Sección de texto:
⟨
17 de abril de 2020, en mi cumpleaños.
Cuento los días, cuento
las horas, hasta cuento los pasos desde un extremo a otro de mi vivienda; son
treinta y cinco, y vuelta a empezar, diez, veinte, cincuenta, tropecientas
vueltas al día, tantas como daba en la
trilla en aquellas eras de mi querido y ahora más que añorado pueblo.
No quiero que me toque
en esta vuelta pisar el nudo oscuro del parquet que está a mitad del recorrido,
me digo, como una apuesta un tanto supersticiosa, que si la logro, me produce
un vano placer, y si no, me siento como cuando miro el listado de la lotería en
navidad, otra vez será. Así juego con este juego en mi enclaustramiento. A
veces, salgo a respirar aire fresco a uno de mis balcones. Casi a mis pies, las
banderas del consistorio de mi ciudad adoptiva ondean a media asta en señal de
luto por los fallecidos por el coronavirus. La plaza está desierta. A
intervalos veo pasar autobuses vacíos que
ni siquiera paran porque las marquesinas están libres de viajeros. Oigo el leve
aleteo de contadas palomas cerca de una fuente. Antes, venían en bandadas
mezcladas entre grupos de gorriones al reclamo del sustento que le
proporcionaban la gente en su deambular, o de aquél hombre que acostumbraba a
derramar pan desmigado, o también en busca de los gusanitos que se escapaban por
entre las manos trémulas de los niños, y cómo no, de las de los roedores de
pipas que solían sentarse en los bancos.
Ahora todo está limpio,
no se ven papeles en el suelo de las calles, ni cáscaras de pipas, ni nada que
puedan rebuscar para alimentarse, y echo de menos a los gorriones, ¿dónde
estarán?, me pregunto. Después de llevar un rato en mi atalaya veo a una pareja
dando saltitos en el suelo para
instantes después salir disparados tratando en su vuelo de perforar el viento.
⟩
Datos guardados:
⟨
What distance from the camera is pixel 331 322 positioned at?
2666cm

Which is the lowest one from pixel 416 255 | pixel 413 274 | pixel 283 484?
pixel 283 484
⟩
Qué se pide:
1/ Según el texto, ¿por qué ondean a media asta las banderas del consistorio?
2/ Copia del texto, por favor, el pasaje desde «Cuento los días, cuento» hasta «que añorado pueblo.».
Las líneas no hacen falta para resolver nada de esto.

Ejercicios resueltos:
1/ En señal de luto por los fallecidos por el coronavirus.

2/
Cuento los días, cuento
las horas, hasta cuento los pasos desde un extremo a otro de mi vivienda; son
treinta y cinco, y vuelta a empezar, diez, veinte, cincuenta, tropecientas
vueltas al día, tantas como daba en la
trilla en aquellas eras de mi querido y ahora más que añorado pueblo.